Challenge => Please reproduce each of the lines below word for word, leaving out the pictures.

--*--

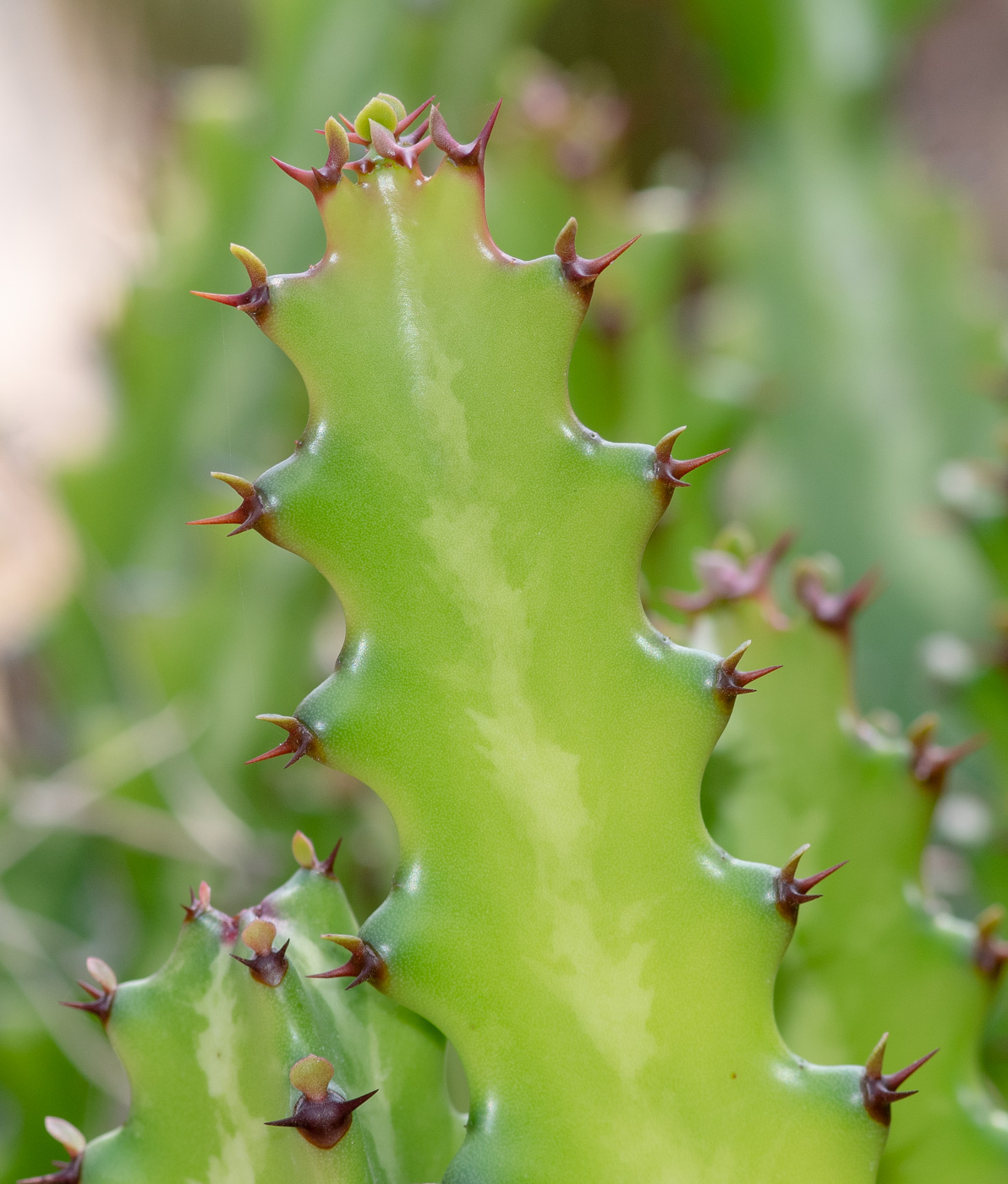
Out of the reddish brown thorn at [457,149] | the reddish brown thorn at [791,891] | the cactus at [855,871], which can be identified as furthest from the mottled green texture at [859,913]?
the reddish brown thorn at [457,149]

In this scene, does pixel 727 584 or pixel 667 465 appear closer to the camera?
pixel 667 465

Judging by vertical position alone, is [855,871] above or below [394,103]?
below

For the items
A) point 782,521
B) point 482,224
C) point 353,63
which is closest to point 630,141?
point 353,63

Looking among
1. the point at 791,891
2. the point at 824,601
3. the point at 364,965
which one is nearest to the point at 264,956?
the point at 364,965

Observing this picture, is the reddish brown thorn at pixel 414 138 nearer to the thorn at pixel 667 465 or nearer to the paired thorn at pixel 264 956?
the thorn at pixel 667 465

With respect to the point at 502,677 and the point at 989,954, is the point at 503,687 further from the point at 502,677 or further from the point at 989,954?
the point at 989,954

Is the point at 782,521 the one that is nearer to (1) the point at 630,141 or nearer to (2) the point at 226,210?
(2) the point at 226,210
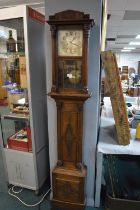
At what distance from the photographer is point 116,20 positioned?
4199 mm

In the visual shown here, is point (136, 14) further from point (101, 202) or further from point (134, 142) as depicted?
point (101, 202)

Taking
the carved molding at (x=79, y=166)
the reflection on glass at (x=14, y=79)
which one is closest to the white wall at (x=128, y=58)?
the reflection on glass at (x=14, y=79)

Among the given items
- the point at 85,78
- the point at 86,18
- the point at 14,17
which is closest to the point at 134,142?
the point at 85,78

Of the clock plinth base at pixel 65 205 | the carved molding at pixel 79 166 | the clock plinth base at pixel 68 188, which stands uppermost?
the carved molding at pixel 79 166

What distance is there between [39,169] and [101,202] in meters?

--*--

Problem solution =>
Out of the reddish brown thorn at [457,149] | the reddish brown thorn at [791,891] | the cactus at [855,871], which can be identified as furthest from the mottled green texture at [859,913]?
the reddish brown thorn at [457,149]

In this scene, does pixel 727 584 or pixel 667 465 appear closer to the camera?
pixel 667 465

Judging by vertical position alone, is [855,871] above or below [394,103]?
below

For the items
A) point 782,521
B) point 482,224
C) point 353,63
which is closest to point 630,141?
point 353,63

Looking among
1. the point at 791,891
2. the point at 824,601
3. the point at 364,965
which one is nearest to the point at 264,956?
the point at 364,965

Observing this picture, is the reddish brown thorn at pixel 414 138 nearer to the thorn at pixel 667 465 or nearer to the paired thorn at pixel 264 956?
the thorn at pixel 667 465

With respect to the point at 502,677 and the point at 989,954, is the point at 503,687 further from the point at 502,677 or further from the point at 989,954?
the point at 989,954

Is the point at 782,521 the one that is nearer to (1) the point at 630,141 or nearer to (2) the point at 226,210?
(2) the point at 226,210
At what distance from the photographer is point 116,20 positioned?
4199 mm

In the visual shown here, is point (136, 14) further from point (101, 202) or further from point (134, 142) as depicted?
point (101, 202)

Taking
the carved molding at (x=79, y=166)
the reflection on glass at (x=14, y=79)
which one is closest to the white wall at (x=128, y=58)?
the reflection on glass at (x=14, y=79)

Among the given items
- the point at 85,78
- the point at 86,18
- the point at 14,17
which is closest to the point at 134,142?
the point at 85,78

Of the clock plinth base at pixel 65 205 | the carved molding at pixel 79 166 | the clock plinth base at pixel 68 188, which stands uppermost?
the carved molding at pixel 79 166

What distance is there between [39,169] and [101,202] in meters?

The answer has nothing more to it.